# Course:CPSC522/Hidden Markov Models

## Hidden Markov Models

Hidden Markov model is a statistical model, where the system is modeled follows Markov process with hidden (unobserved) states.[1]

Principal Author: Jiahong Chen

## Abstract

This page describes HMM as a probabilistic model, introduces the framework of it as well as giving an example to tell how a HMM is established. Also, it introduces three main questions of HMM and gives detailed algorithms to describe how to solve these questions.

### Builds on

A hidden Markov model (HMM) is a statistical Markov model, where the system is modeled follows Markov process with hidden (unobserved) states, and builds on Graphical_Models. Also, it can be presented as the simplest dynamic Bayesian network.

### Related Pages

As mentioned above, A hidden Markov model (HMM) is a statistical Markov model, which builds on Graphical Models.
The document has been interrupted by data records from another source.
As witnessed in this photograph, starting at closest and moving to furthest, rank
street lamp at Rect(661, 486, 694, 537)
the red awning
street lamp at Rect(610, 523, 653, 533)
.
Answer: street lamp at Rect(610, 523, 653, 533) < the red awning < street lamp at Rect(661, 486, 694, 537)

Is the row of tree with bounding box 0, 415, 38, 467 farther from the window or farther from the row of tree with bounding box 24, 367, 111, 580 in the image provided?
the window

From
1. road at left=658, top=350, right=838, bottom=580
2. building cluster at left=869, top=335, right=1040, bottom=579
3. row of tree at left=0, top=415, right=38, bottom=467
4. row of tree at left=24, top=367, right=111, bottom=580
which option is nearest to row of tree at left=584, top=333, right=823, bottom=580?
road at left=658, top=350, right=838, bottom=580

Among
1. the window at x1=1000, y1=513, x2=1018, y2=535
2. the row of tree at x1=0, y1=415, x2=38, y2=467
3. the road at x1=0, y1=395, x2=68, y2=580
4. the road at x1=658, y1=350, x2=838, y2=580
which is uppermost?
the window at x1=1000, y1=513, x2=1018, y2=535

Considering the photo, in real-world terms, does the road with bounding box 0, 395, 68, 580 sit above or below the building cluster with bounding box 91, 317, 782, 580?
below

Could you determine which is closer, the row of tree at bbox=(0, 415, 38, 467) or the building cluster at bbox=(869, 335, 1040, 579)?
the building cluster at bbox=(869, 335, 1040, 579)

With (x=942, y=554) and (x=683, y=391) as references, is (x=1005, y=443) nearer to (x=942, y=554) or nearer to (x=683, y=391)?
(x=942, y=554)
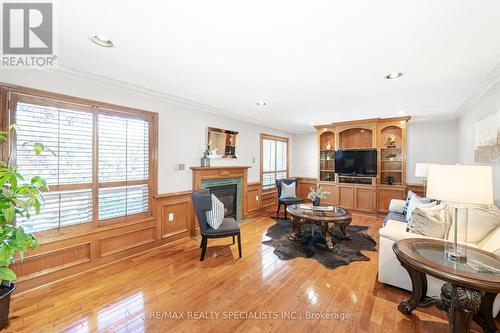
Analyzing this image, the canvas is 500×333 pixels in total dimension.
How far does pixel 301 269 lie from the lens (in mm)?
2818

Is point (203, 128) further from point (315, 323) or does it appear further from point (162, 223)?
point (315, 323)

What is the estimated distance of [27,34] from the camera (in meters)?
1.81

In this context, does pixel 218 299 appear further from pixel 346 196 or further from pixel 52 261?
pixel 346 196

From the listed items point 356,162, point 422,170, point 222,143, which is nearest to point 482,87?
point 422,170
It is also related to Bayesian network and Markov Decision Process.

## Content

### Introduction

Hidden Markov Model(HMM) is a probabilistic sequence model used for assigning a label or class to each unit in a sequence, and mapping a sequence of labels to a sequence of observations[2]. It could be applied to numerous fields like speech recognition, natural language processing, bioinformatics, pattern recognize and so on[3]. HMM are able to compute the probability of a sequence of unobservable events, which usually described as hidden events with the help of a sequence of observed events[2].
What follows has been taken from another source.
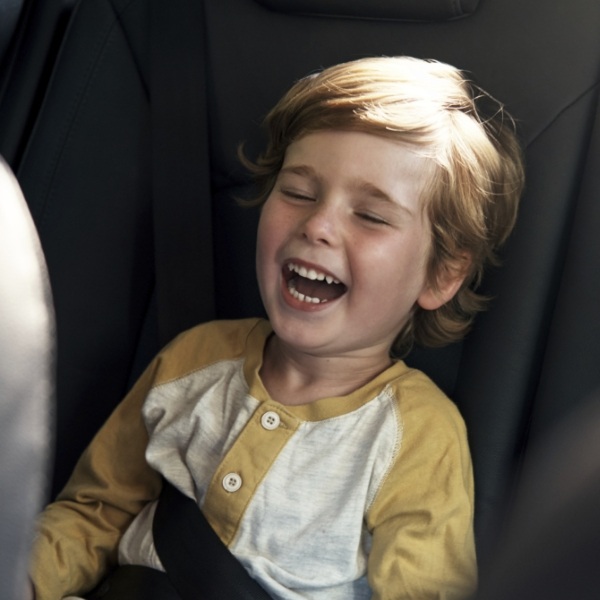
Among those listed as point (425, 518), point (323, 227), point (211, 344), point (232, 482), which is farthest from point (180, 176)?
point (425, 518)

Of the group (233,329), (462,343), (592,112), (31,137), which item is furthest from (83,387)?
(592,112)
HMM gets its name from two defining properties. The first one is states of hidden process follow Markov property, that is, given state ${\displaystyle S_{t-1}}$, current state ${\displaystyle S_{t}}$ is independent to states prior to ${\displaystyle S_{t-1}}$. The second property is observation ${\displaystyle O_{t}}$ is only dependent to ${\displaystyle S_{t}}$, where ${\displaystyle S_{t}}$ is unobservable [4][5]. Figure [1] indicates the belief representation of an HMM[4][5].
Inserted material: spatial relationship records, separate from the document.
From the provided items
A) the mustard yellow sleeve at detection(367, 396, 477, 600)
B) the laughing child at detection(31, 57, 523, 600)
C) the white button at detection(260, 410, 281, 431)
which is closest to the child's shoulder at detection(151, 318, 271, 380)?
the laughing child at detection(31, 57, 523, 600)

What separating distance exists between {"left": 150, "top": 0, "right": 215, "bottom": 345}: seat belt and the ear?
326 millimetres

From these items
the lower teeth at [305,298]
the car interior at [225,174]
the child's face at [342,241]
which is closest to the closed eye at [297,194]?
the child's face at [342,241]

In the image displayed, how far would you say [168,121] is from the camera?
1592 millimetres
Figure 1: HMM belief representation[1].

### Framework of HMM

#### Definition of HMM

The main procedure of generating a HMM is as time pass by, states will change from one to another and there will be a observation in each new state. In this way, a HMM knows all the states will occur and all the observations it might meet. For example, it has ${\displaystyle N}$ possible states and ${\displaystyle M}$ possible observations. So, one of ${\displaystyle N}$ states will occur each time, and one of ${\displaystyle M}$ observations will appear each time based on current state. Besides, HMM knows the probability of changing from one state to another and the probability of what observation it might meet in each new state in order to increase the sequence. Thus, it is able to transfer from current state to a new one and making a new observation at this new state. Moreover, given a time period of length ${\displaystyle T}$, the HMM will have ${\displaystyle T}$ states and observations, and at each time, state ${\displaystyle i_{t}}$ is paired to observation ${\displaystyle o_{t}}$.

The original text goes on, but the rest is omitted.